## Work task
Nothing but the lines holding the string "burst" should appear in the answer. Copy them from the entries.

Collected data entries
□ □ □ □ □

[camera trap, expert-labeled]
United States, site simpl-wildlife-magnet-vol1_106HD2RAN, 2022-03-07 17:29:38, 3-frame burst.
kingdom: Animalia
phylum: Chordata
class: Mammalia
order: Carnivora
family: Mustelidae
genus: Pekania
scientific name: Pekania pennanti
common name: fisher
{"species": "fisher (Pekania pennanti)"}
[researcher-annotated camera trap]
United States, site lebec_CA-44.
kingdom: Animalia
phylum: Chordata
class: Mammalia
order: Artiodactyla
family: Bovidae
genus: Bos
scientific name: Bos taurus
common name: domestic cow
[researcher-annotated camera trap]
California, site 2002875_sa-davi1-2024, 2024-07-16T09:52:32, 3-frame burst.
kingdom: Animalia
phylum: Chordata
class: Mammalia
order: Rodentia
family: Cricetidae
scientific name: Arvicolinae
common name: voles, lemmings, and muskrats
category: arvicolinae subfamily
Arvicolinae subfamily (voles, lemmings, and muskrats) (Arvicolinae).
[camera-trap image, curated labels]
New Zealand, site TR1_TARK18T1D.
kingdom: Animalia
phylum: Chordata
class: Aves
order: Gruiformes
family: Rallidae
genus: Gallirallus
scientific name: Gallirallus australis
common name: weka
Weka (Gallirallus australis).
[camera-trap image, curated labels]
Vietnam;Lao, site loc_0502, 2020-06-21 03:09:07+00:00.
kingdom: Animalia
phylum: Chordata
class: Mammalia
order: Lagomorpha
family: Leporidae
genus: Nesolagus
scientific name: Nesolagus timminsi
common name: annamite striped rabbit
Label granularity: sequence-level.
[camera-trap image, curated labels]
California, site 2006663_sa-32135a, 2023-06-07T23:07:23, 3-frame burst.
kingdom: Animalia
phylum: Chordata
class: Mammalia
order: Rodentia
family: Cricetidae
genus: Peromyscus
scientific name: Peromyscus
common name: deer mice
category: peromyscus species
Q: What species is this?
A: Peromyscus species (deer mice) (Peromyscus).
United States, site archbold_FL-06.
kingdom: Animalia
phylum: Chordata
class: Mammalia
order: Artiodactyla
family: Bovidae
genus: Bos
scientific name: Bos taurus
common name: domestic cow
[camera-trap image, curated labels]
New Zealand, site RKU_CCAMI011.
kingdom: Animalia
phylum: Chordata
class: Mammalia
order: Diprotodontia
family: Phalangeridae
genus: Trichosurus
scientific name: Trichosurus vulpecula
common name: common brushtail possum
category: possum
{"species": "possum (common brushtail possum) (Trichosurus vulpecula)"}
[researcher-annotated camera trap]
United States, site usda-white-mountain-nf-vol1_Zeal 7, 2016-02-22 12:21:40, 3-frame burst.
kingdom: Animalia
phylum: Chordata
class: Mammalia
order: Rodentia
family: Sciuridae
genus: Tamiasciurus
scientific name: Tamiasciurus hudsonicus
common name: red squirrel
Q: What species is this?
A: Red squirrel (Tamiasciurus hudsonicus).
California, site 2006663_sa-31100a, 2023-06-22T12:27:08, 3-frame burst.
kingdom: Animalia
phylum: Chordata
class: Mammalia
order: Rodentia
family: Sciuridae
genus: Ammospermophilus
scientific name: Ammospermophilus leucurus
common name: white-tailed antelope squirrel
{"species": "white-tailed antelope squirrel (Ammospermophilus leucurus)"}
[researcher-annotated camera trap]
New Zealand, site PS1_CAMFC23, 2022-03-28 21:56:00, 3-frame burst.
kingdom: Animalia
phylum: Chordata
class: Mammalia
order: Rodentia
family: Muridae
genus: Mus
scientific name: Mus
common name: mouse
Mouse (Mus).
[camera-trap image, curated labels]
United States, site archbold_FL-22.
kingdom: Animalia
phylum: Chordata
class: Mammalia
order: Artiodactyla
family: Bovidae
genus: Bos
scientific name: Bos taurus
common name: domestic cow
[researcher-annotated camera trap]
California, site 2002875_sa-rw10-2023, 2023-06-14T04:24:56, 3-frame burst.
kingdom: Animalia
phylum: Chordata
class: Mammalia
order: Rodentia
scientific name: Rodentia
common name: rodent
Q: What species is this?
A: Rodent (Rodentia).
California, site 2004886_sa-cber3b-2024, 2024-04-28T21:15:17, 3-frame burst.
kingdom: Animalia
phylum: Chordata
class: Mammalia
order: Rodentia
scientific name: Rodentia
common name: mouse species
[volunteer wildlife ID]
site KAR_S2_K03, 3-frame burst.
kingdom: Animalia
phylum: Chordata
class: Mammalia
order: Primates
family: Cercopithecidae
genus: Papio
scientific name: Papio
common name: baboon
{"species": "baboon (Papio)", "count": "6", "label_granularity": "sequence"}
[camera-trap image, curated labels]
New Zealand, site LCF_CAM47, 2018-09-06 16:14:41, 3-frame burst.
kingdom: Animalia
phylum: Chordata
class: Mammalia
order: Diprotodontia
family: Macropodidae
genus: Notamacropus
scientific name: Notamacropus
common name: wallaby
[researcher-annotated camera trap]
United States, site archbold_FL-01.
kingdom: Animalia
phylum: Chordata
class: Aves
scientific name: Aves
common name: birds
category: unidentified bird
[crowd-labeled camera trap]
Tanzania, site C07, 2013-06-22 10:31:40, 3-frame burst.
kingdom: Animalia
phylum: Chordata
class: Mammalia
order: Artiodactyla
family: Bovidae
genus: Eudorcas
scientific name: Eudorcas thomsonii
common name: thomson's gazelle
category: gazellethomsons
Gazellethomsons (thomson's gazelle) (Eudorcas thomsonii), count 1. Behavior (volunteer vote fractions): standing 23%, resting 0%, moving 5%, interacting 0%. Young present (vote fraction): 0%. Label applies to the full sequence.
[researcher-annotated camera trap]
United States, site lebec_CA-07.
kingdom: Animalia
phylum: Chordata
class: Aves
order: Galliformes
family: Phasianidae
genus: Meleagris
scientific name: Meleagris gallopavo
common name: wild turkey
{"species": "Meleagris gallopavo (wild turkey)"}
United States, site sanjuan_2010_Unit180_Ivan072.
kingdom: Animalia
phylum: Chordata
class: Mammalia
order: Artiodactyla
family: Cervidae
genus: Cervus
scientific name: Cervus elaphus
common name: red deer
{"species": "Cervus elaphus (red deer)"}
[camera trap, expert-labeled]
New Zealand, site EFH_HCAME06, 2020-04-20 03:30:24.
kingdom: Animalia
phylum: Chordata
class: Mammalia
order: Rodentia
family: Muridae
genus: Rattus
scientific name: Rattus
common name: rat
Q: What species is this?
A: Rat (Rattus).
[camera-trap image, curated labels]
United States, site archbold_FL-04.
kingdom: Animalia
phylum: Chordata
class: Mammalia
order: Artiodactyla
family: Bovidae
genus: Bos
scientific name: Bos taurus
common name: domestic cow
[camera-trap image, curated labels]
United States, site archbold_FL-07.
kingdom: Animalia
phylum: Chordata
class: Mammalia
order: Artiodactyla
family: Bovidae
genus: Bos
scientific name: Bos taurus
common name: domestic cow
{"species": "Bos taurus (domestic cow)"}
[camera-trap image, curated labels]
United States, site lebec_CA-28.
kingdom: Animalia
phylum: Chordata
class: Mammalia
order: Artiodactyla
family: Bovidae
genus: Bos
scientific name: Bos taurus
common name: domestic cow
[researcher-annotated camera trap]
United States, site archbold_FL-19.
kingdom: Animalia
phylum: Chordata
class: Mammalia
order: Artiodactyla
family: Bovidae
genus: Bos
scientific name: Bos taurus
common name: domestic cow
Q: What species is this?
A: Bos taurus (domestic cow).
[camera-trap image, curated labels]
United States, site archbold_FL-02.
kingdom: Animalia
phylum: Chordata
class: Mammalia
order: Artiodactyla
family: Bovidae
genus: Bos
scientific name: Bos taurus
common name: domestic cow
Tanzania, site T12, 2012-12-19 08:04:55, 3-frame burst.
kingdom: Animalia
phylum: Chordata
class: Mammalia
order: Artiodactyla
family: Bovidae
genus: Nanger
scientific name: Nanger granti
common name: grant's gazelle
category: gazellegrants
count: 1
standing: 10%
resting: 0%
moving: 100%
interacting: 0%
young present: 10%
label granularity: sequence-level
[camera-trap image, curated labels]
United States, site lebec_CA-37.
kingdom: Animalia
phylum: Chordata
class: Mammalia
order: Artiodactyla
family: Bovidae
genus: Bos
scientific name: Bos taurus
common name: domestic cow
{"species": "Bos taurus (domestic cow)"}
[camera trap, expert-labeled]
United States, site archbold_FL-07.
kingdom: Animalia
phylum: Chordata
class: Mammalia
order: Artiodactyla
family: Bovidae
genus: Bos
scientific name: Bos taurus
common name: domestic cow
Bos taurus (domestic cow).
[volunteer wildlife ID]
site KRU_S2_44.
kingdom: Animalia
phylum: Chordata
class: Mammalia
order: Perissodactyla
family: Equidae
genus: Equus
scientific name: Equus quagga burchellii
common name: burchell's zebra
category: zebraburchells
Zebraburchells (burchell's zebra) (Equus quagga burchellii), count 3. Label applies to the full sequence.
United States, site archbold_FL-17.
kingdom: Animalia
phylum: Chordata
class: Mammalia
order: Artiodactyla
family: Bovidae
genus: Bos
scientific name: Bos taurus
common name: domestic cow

□ □ □ □ □

## Finished task
United States, site simpl-wildlife-magnet-vol1_106HD2RAN, 2022-03-07 17:29:38, 3-frame burst.
California, site 2002875_sa-davi1-2024, 2024-07-16T09:52:32, 3-frame burst.
California, site 2006663_sa-32135a, 2023-06-07T23:07:23, 3-frame burst.
United States, site usda-white-mountain-nf-vol1_Zeal 7, 2016-02-22 12:21:40, 3-frame burst.
California, site 2006663_sa-31100a, 2023-06-22T12:27:08, 3-frame burst.
New Zealand, site PS1_CAMFC23, 2022-03-28 21:56:00, 3-frame burst.
California, site 2002875_sa-rw10-2023, 2023-06-14T04:24:56, 3-frame burst.
California, site 2004886_sa-cber3b-2024, 2024-04-28T21:15:17, 3-frame burst.
site KAR_S2_K03, 3-frame burst.
New Zealand, site LCF_CAM47, 2018-09-06 16:14:41, 3-frame burst.
Tanzania, site C07, 2013-06-22 10:31:40, 3-frame burst.
Tanzania, site T12, 2012-12-19 08:04:55, 3-frame burst.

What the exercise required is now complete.